Jillian looks at the sky. Is her psycho neighbor right or not? Should she trust me? Tough call. I doubt I'd trust me.

I wish my grandmother were here. When bad weather was coming, she used to say, “I feel it in my bones.” She was always right, like she had a direct line to the universe. It blew me away. What would my dad say to her now if she were here and could predict how much time we had? Knowing him, he'd blow her off.

The sky's already changing, the wind building.

“We'll get off at the next exit, gas up, and take stock,” my dad says, because it sounds like a plan. “We don't have many options.
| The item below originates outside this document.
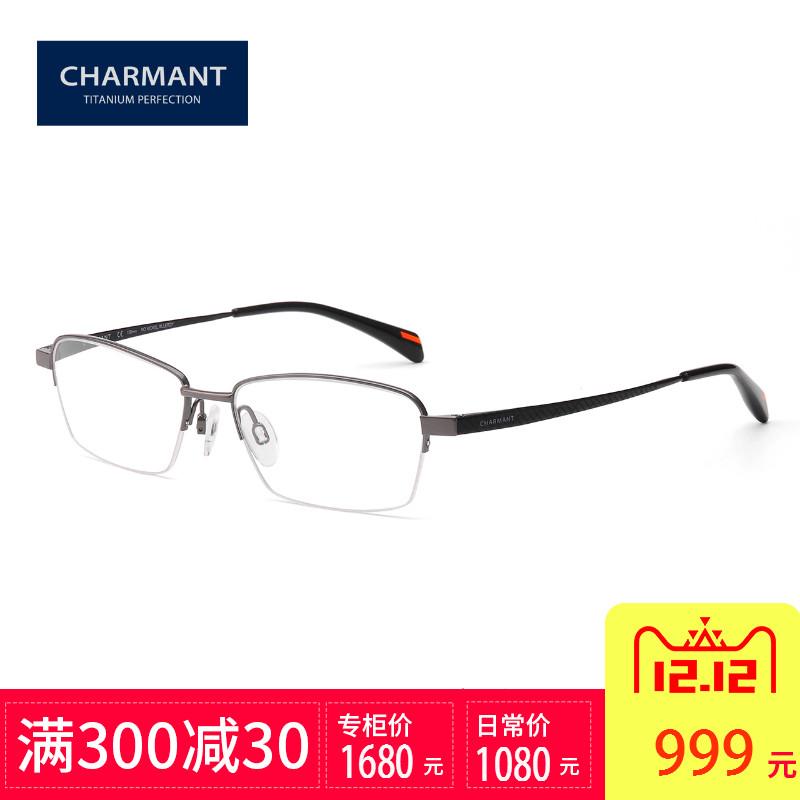 夏蒙charmant眼镜架男 商务β钛眼镜框 休闲近视光学眼镜CH10299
It's either stay on the road which might open up, or get out and get stuck in what, some overcrowded gas station or 7-Eleven without our things?” He looks around and shakes his head. “We're in the middle of nowhere. No hotels. What's here—fast food joints, a body shop? What would we do, sleep in the car? Under an overpass? My vote is to keep going unless we hear different.”

Sure. Exactly what he would say.

“Life or death without a survival guide,” I whisper. Jillian looks at me and opens her mouth to speak, but no words come out.

“My vote is go back to Houston,” I say. “We've gone less than fifteen miles. Turn around and floor it and we'll be back in ten minutes. It's a big city. There are brick buildings, places to hide. Everything can't be closed.”

“We're not going back,” my dad says. “They told us to evacuate. You're suggesting we drive back into the center of the storm? The hotels are all closed. What would we do, break in somewhere?”